# Selected passage start

Don’t throw this post out just yet. Yes, I know that we all learned in English that writers have the power to persuade and to make arguments and present opinions.
So what on earth do I mean by “Believing is Agreeing”?
Did I choose the title just to sound interesting and because it kinda went together?
Ha ha ha…
Okay. Let me lay it out for you.
Writers have to base their stories off of something, right?
You might be saying that it’s the agenda or character or emotional sidestory.
Which are all great things to point out and yes, you SHOULD base your story off of them.
But there is one more thing that HAS to be included.
The audience has to believe. The audience has to believe that it’s real, that it’s interesting, that it’s accepted.
Here’s what I’m getting at: If you have a main character with green skin and purple hair, you want your audience to believe that that is normal…
In real life, if you saw someone walking around that had green skin and purple hair and orange eyes and flames bursting out of their feet, you would run away and hide in your bedroom and probably be tramautized.
In a book, however, you (as the writer) have the power to erase the side effects and make your character acceptable and normal. If you do your job right, the audience will open the book and read about your green monster without blinking twice.
That’s the power of a writer.
You can stick whatever in a book and make it work. Because guess what? If the audience believes it’s realistic, then the audience agrees with your book.
It’s that simple. See, believing is agreeing.
Not such a bad title after all, huh?
Baaaack on topic…
You see this kinda stuff everywhere: books, movies, magazines, blogs, comics, etc.
And it works. If you make it real in your book, people will believe it’s real and not get creeped out when they read about it.

# Selected passage end

_Short task 1_
In the blog post about writing, what is the one more thing that has to be included besides the agenda, character, or emotional sidestory?
_Short task 2_
Pick up the blog post about writing after its final sentence and carry it on in the same voice.

# Material supplied start

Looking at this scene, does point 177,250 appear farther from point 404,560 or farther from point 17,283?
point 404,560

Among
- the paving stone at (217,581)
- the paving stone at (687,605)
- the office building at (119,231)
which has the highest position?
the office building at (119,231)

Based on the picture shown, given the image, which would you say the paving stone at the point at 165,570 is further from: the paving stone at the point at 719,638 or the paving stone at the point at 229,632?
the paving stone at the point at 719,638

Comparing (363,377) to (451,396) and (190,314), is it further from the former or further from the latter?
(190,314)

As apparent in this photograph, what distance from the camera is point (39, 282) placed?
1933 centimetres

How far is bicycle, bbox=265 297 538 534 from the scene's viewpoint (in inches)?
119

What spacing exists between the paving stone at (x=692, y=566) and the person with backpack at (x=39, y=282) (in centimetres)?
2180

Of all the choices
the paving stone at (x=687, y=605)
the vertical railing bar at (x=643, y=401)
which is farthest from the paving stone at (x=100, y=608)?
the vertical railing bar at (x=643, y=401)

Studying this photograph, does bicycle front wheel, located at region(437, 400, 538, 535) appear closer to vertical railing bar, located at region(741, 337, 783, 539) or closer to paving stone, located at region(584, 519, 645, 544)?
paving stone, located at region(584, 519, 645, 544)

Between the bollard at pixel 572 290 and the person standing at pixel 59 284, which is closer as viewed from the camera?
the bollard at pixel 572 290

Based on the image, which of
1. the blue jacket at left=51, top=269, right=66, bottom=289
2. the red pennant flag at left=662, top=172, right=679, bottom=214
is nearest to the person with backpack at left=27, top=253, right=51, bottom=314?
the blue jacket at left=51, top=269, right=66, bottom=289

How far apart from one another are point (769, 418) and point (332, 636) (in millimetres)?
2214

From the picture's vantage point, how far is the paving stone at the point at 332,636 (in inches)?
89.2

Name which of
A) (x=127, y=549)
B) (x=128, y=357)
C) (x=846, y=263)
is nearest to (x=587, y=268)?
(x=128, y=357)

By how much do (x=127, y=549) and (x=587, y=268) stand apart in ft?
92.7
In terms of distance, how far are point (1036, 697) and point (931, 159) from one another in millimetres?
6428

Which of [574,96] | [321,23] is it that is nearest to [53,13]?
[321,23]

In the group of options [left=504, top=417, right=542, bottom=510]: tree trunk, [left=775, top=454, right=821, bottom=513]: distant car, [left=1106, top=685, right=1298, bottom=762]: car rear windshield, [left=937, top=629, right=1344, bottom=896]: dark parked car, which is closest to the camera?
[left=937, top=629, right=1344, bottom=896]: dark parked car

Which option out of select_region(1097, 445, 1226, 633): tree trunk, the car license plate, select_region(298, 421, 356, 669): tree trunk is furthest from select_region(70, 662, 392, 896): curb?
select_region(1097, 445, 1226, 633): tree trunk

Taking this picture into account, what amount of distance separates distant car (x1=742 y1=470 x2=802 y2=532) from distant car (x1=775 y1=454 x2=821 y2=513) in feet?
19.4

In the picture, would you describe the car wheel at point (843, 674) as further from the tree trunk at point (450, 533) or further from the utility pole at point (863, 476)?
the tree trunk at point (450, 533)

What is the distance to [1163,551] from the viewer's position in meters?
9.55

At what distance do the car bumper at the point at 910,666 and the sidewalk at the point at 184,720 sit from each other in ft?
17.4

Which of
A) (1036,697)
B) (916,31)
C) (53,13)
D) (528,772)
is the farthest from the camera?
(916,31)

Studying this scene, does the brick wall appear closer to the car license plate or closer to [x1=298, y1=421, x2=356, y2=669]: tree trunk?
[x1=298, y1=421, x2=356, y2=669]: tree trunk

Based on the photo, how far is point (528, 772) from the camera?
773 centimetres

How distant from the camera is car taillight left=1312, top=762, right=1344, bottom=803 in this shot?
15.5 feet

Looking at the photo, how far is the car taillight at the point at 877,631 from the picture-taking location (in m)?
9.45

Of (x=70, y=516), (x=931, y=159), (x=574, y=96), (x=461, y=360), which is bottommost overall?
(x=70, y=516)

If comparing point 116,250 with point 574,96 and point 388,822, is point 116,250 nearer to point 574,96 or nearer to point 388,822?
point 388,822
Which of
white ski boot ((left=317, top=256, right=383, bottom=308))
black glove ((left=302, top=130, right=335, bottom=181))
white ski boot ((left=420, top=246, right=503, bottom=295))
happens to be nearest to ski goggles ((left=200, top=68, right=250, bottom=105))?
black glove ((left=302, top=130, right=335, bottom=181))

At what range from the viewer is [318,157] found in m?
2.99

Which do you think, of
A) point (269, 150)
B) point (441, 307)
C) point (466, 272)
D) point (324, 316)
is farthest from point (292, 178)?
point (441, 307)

# Material supplied end

_Exercise result 1_
The audience has to believe that the story is real, interesting, and accepted.

_Exercise result 2_
But as we all know… “Great power comes with great responsibility.” Blah blah blah.
For real, though.
As a writer, you need to be careful with what you are presenting as acceptable or normal in your books. Just because you have the power to make your audience believe, doesn’t necessarily mean that you should. Don’t take whatever idea or agenda or character you have in your head and assume that it would be fine to make it into a real thing.
Examine each little bit and ask yourself if it’s right to have people believe in it.
Too many creators abuse that power. It’s a power that shouldn’t be taken lightly.
Use it to do good, to make people believe in and agree with something beneficial and interesting.
And don’t ignore this power either. It’s not something you have to consciously employ in your writing. Literally, you will be striving to make people believe in anything you write.
Because, duh, that’s what a book is about: you create a story and immerse your readers into your world.
Or in other words, you make them BELIEVE in your world and AGREE that it’s real.
So, don’t shrug this off. Analyze what you’re presenting and see if it’s worthy to have people believe in it.